Parabolic Quasi-Variational Inequalities (I) -- Semimonotone Operator Approach

TL;DR

This paper develops an abstract framework for parabolic quasi-variational inequalities involving semimonotone operators, addressing problems with unknown convex constraints in biochemical and mechanical systems.

Contribution

It introduces a novel class of parabolic QVIs with unknown convex constraints, formulated via semimonotone operators in reflexive Banach spaces.

Findings

Established a compactness theorem for parabolic variational inequalities.

Formulated a prototype model involving feedback systems and unknown convex constraints.

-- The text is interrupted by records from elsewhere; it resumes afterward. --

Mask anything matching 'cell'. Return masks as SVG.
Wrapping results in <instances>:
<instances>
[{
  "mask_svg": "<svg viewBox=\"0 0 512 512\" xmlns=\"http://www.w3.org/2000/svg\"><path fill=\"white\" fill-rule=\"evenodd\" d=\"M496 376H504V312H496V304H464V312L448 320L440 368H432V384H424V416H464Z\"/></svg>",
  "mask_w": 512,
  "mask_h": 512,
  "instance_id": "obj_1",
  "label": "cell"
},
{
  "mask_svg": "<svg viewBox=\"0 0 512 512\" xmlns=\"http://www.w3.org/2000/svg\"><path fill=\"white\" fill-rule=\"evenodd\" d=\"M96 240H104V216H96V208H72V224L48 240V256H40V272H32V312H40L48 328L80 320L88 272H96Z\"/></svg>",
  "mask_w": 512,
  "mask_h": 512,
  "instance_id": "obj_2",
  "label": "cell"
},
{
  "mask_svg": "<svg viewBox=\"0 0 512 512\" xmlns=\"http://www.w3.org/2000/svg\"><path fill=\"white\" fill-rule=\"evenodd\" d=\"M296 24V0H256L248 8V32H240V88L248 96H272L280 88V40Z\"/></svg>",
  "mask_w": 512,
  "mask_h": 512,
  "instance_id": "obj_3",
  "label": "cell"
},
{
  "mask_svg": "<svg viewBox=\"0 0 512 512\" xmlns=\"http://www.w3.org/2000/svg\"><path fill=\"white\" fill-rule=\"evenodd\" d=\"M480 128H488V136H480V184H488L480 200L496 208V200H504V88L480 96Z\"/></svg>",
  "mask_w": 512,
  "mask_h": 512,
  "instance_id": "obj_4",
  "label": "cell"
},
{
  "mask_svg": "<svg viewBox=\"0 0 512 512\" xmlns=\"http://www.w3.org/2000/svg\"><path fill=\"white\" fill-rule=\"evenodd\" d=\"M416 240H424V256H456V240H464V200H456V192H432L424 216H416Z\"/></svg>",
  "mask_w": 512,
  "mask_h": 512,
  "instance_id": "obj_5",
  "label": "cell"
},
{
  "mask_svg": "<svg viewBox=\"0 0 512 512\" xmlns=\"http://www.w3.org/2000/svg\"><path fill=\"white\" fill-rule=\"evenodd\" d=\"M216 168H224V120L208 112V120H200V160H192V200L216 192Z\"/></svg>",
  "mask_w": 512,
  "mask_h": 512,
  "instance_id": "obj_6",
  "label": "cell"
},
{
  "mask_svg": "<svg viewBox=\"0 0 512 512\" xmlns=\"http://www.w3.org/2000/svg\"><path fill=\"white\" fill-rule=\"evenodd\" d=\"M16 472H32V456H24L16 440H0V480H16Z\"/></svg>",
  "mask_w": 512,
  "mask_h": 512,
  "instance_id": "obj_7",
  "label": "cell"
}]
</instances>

Provided a precise mathematical formulation for a new class of QVIs.

Abstract

Variational inequalities, formulated on unknown dependent convex sets, are called quasi-variational inequalities (QVI). This paper is concerned with the abstract approach to a class of parabolic QVIs arising in many biochemical/mechanical problems, based on a compactness theorem for parabolic variational inequalities (cf. [9]). The prototype of our model for QVIs of parabolic type is formulated in a reflexive Banach space as the sum of the time-derivative operator under unknown convex constraints and a semimonotone operator, including a feedback system which selects a convex constraint. The main objective of this work is to specify a class of unknown-state dependent convex constraints and to give a precise formulation of QVIs.